As I said before, Chris, this is wonderful. The way you take all sorts of contemporary conceptions about angels and the afterlife, aliens and allergies, flying men and the media, oddities and exposures, waking-realities and dream-realities, and how you meld all this into a charming, magical, feather-light yet in its own way disturbing tale about life, death, angel-magic and love... Yes, Yvonne was so right when she compared the world you've created here with the magical world of J.K.Rowling.

I so, so loved it that Lois was able to enter into Clark's dream as if that was a reality of its own. Here she could imperceptibly meld with Clark's dream-preconceptions about her counterpart, but at the same time she could also act on her own, speak, make choices and - not least - kiss. Kiss Clark. By entering his dream, she was able to make contact with him, interact with him and, yes, love him. And possibly damn herself in the process, of course, for breaking the rules.

Ahh, the rules. Nothing is more dangerous, nothing is more scary, certainly, than breaking the rules. Nothing can bring us more horrible punishments than breaking the rules. But honestly, Chris and everyone else out there, why do the rules decree or forbid the things they do? Why is it that when I was a kid, some relatives of mine made me feel that I would certainly go to hell for playing the frog in a dramatization of a fairy tale for kids? Or that I would suffer a similar fate for sewing a button on a blouse on a Sunday? Why do some people feel ready to die of shame if they are caught drinking a cup of coffee? Why are we forbidden or compelled to whistle, shave our legs, celebrate birthdays or eat fish on Fridays or eat a calf's testicles?

And why is it forbidden to be an alien? And why can't an angel kiss a living person in his dream?

Rules. People, have you considered that what exactly the rules stipulate is nearly insignificant? What matters is that a certain set of rules exists, and that a group of people define themselves as the good and true and right people because they follow those rules. Because that is what it means to follow the rules: it proves that you are a good and worthy person. So if you follow the rules you can belong to the group, but if you break the rules you get thrown out. And nothing, nothing scares us more than being rejected by our own crowd.
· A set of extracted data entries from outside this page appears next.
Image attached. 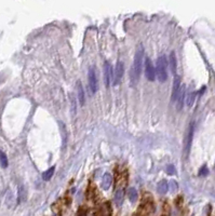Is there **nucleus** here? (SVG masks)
<instances>
[{
	"label": "nucleus",
	"instance_id": "f257e3e1",
	"mask_svg": "<svg viewBox=\"0 0 215 216\" xmlns=\"http://www.w3.org/2000/svg\"><path fill=\"white\" fill-rule=\"evenodd\" d=\"M143 60H144V47L139 45L136 49L135 55H134L133 66L130 69V85L131 87H136L139 83V77H141L142 69H143Z\"/></svg>",
	"mask_w": 215,
	"mask_h": 216
},
{
	"label": "nucleus",
	"instance_id": "f03ea898",
	"mask_svg": "<svg viewBox=\"0 0 215 216\" xmlns=\"http://www.w3.org/2000/svg\"><path fill=\"white\" fill-rule=\"evenodd\" d=\"M166 68H168V60H166V55H160L157 58V67H156L157 78H158V80L160 82H164L166 80V78H168Z\"/></svg>",
	"mask_w": 215,
	"mask_h": 216
},
{
	"label": "nucleus",
	"instance_id": "7ed1b4c3",
	"mask_svg": "<svg viewBox=\"0 0 215 216\" xmlns=\"http://www.w3.org/2000/svg\"><path fill=\"white\" fill-rule=\"evenodd\" d=\"M193 131H195V123L193 122V123L189 124L188 131L186 133V137L184 139V155H185V157H187L189 155V151H190V147L193 137Z\"/></svg>",
	"mask_w": 215,
	"mask_h": 216
},
{
	"label": "nucleus",
	"instance_id": "20e7f679",
	"mask_svg": "<svg viewBox=\"0 0 215 216\" xmlns=\"http://www.w3.org/2000/svg\"><path fill=\"white\" fill-rule=\"evenodd\" d=\"M123 74H124V65L121 61H118L115 66V71H114V77H113V85H118L120 82H121L122 78H123Z\"/></svg>",
	"mask_w": 215,
	"mask_h": 216
},
{
	"label": "nucleus",
	"instance_id": "39448f33",
	"mask_svg": "<svg viewBox=\"0 0 215 216\" xmlns=\"http://www.w3.org/2000/svg\"><path fill=\"white\" fill-rule=\"evenodd\" d=\"M88 82H89V89L91 91L92 94L96 93L97 91V78L95 70L93 67L89 68V72H88Z\"/></svg>",
	"mask_w": 215,
	"mask_h": 216
},
{
	"label": "nucleus",
	"instance_id": "423d86ee",
	"mask_svg": "<svg viewBox=\"0 0 215 216\" xmlns=\"http://www.w3.org/2000/svg\"><path fill=\"white\" fill-rule=\"evenodd\" d=\"M145 76L149 81H153L156 79V68L153 67V62L149 57H147L145 61Z\"/></svg>",
	"mask_w": 215,
	"mask_h": 216
},
{
	"label": "nucleus",
	"instance_id": "0eeeda50",
	"mask_svg": "<svg viewBox=\"0 0 215 216\" xmlns=\"http://www.w3.org/2000/svg\"><path fill=\"white\" fill-rule=\"evenodd\" d=\"M180 87H182V83H180V77L178 75H175L173 80V87H172V96H171V101L172 102H176L178 96V93H180Z\"/></svg>",
	"mask_w": 215,
	"mask_h": 216
},
{
	"label": "nucleus",
	"instance_id": "6e6552de",
	"mask_svg": "<svg viewBox=\"0 0 215 216\" xmlns=\"http://www.w3.org/2000/svg\"><path fill=\"white\" fill-rule=\"evenodd\" d=\"M103 74H104L105 87L108 88L109 85H110V81L113 80V77H111V66L108 62L104 63V70H103Z\"/></svg>",
	"mask_w": 215,
	"mask_h": 216
},
{
	"label": "nucleus",
	"instance_id": "1a4fd4ad",
	"mask_svg": "<svg viewBox=\"0 0 215 216\" xmlns=\"http://www.w3.org/2000/svg\"><path fill=\"white\" fill-rule=\"evenodd\" d=\"M185 97H186V88L183 85V87H180V93H178L177 99H176V108H177V110H180L183 108Z\"/></svg>",
	"mask_w": 215,
	"mask_h": 216
},
{
	"label": "nucleus",
	"instance_id": "9d476101",
	"mask_svg": "<svg viewBox=\"0 0 215 216\" xmlns=\"http://www.w3.org/2000/svg\"><path fill=\"white\" fill-rule=\"evenodd\" d=\"M111 183H113V177H111L110 174L106 173L103 175V178H102V188L104 189V190H107L109 189V187L111 186Z\"/></svg>",
	"mask_w": 215,
	"mask_h": 216
},
{
	"label": "nucleus",
	"instance_id": "9b49d317",
	"mask_svg": "<svg viewBox=\"0 0 215 216\" xmlns=\"http://www.w3.org/2000/svg\"><path fill=\"white\" fill-rule=\"evenodd\" d=\"M77 91H78V101H79V104L81 106H83L84 103H86V95H84L83 88H82V85L80 81L77 82Z\"/></svg>",
	"mask_w": 215,
	"mask_h": 216
},
{
	"label": "nucleus",
	"instance_id": "f8f14e48",
	"mask_svg": "<svg viewBox=\"0 0 215 216\" xmlns=\"http://www.w3.org/2000/svg\"><path fill=\"white\" fill-rule=\"evenodd\" d=\"M123 197H124V190L123 188H119L116 191V194H115V203L118 208L122 205L123 203Z\"/></svg>",
	"mask_w": 215,
	"mask_h": 216
},
{
	"label": "nucleus",
	"instance_id": "ddd939ff",
	"mask_svg": "<svg viewBox=\"0 0 215 216\" xmlns=\"http://www.w3.org/2000/svg\"><path fill=\"white\" fill-rule=\"evenodd\" d=\"M27 198V191H26V188H25L24 185H21L18 186V203H23V202L26 200Z\"/></svg>",
	"mask_w": 215,
	"mask_h": 216
},
{
	"label": "nucleus",
	"instance_id": "4468645a",
	"mask_svg": "<svg viewBox=\"0 0 215 216\" xmlns=\"http://www.w3.org/2000/svg\"><path fill=\"white\" fill-rule=\"evenodd\" d=\"M169 62H170V68L172 70L174 75H176V68H177V61H176V55L175 52L172 51L170 53V58H169Z\"/></svg>",
	"mask_w": 215,
	"mask_h": 216
},
{
	"label": "nucleus",
	"instance_id": "2eb2a0df",
	"mask_svg": "<svg viewBox=\"0 0 215 216\" xmlns=\"http://www.w3.org/2000/svg\"><path fill=\"white\" fill-rule=\"evenodd\" d=\"M157 190L160 194H166L169 190V183L166 179H162L161 181H159L158 186H157Z\"/></svg>",
	"mask_w": 215,
	"mask_h": 216
},
{
	"label": "nucleus",
	"instance_id": "dca6fc26",
	"mask_svg": "<svg viewBox=\"0 0 215 216\" xmlns=\"http://www.w3.org/2000/svg\"><path fill=\"white\" fill-rule=\"evenodd\" d=\"M196 96H197V92H196V91H190V92L187 94V96H186V103H187L188 107H191L193 105Z\"/></svg>",
	"mask_w": 215,
	"mask_h": 216
},
{
	"label": "nucleus",
	"instance_id": "f3484780",
	"mask_svg": "<svg viewBox=\"0 0 215 216\" xmlns=\"http://www.w3.org/2000/svg\"><path fill=\"white\" fill-rule=\"evenodd\" d=\"M54 170H55V168L52 167V168H50V169H48L45 173L42 174V178H43V181H50L51 177L53 176V174H54Z\"/></svg>",
	"mask_w": 215,
	"mask_h": 216
},
{
	"label": "nucleus",
	"instance_id": "a211bd4d",
	"mask_svg": "<svg viewBox=\"0 0 215 216\" xmlns=\"http://www.w3.org/2000/svg\"><path fill=\"white\" fill-rule=\"evenodd\" d=\"M137 198H139V194L136 191V189L130 188V190H129V199H130V201H131L132 203H134V202H136Z\"/></svg>",
	"mask_w": 215,
	"mask_h": 216
},
{
	"label": "nucleus",
	"instance_id": "6ab92c4d",
	"mask_svg": "<svg viewBox=\"0 0 215 216\" xmlns=\"http://www.w3.org/2000/svg\"><path fill=\"white\" fill-rule=\"evenodd\" d=\"M0 164L2 168H7L8 167V158L5 156V152L0 151Z\"/></svg>",
	"mask_w": 215,
	"mask_h": 216
},
{
	"label": "nucleus",
	"instance_id": "aec40b11",
	"mask_svg": "<svg viewBox=\"0 0 215 216\" xmlns=\"http://www.w3.org/2000/svg\"><path fill=\"white\" fill-rule=\"evenodd\" d=\"M169 189H171L172 191H175L177 189V183L175 181H171V183L169 184Z\"/></svg>",
	"mask_w": 215,
	"mask_h": 216
},
{
	"label": "nucleus",
	"instance_id": "412c9836",
	"mask_svg": "<svg viewBox=\"0 0 215 216\" xmlns=\"http://www.w3.org/2000/svg\"><path fill=\"white\" fill-rule=\"evenodd\" d=\"M168 173L171 174V175H173V174L176 173V169L174 165H169L168 167Z\"/></svg>",
	"mask_w": 215,
	"mask_h": 216
},
{
	"label": "nucleus",
	"instance_id": "4be33fe9",
	"mask_svg": "<svg viewBox=\"0 0 215 216\" xmlns=\"http://www.w3.org/2000/svg\"><path fill=\"white\" fill-rule=\"evenodd\" d=\"M200 175H207L208 174V170H207V167H203L202 169L200 170Z\"/></svg>",
	"mask_w": 215,
	"mask_h": 216
}]
</instances>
There is a Swedish saying that most of us would much rather stay in our own group and do something stupid or disastrous with the rest of them than blaze our own lonely trail and be right. And now consider Clark. By being an alien, and by having been outed as an alien, he is certainly breaking the number one rule of any society here on Earth, which is that if you want to belong anywhere you'd better be a human being. So because Clark is breaking that number one rule, whether he wants to or not, he shows no respect for us and our rules and we have the right to reject him. And, as Chris shows so eloquently in this story, everybody in alt-Clark's world is rejecting him.

Clark has no group to belong to, even though, out of the extreme goodness of his heart, he watches over and helps all those people who have rejected him. Unlike Clark, Lois does belong to a group - the group of angels. And that group has rules. All groups do. By kissing Clark, Lois has broken the rules of her group. What will Kilmartin, Lois's angel supervisor, do when he finds out? And how did he get that name, anyway? Maybe Kilmartin showed Martin what happens when you break the rules of the angels. And if so, then Kilmartin may soon earn himself a second name, by showing the same terrible thing to Lois as he showed to Martin.

Angel-Lois has melded with Dream-Lois and kissed Dream-Clark who was born out of Flesh-Clark. The foundations of heaven and earth are shaking.

I can imagine several very different endings to this tale. Lois and Clark could triumph and find a way to be together and love one another, either (and preferably) on the Earth, or in the heavens. Or else they could be defeated by the terrible force of our cruel rules, the ones that may apply in the heavens as well as on the Earth. And in my opinion, it's not a bad thing to read such a cautionary tale now and again, to be reminded of how readily we reject anyone who does not honour our own precious Rules.

Keep the story coming, Chris. It is fantastic.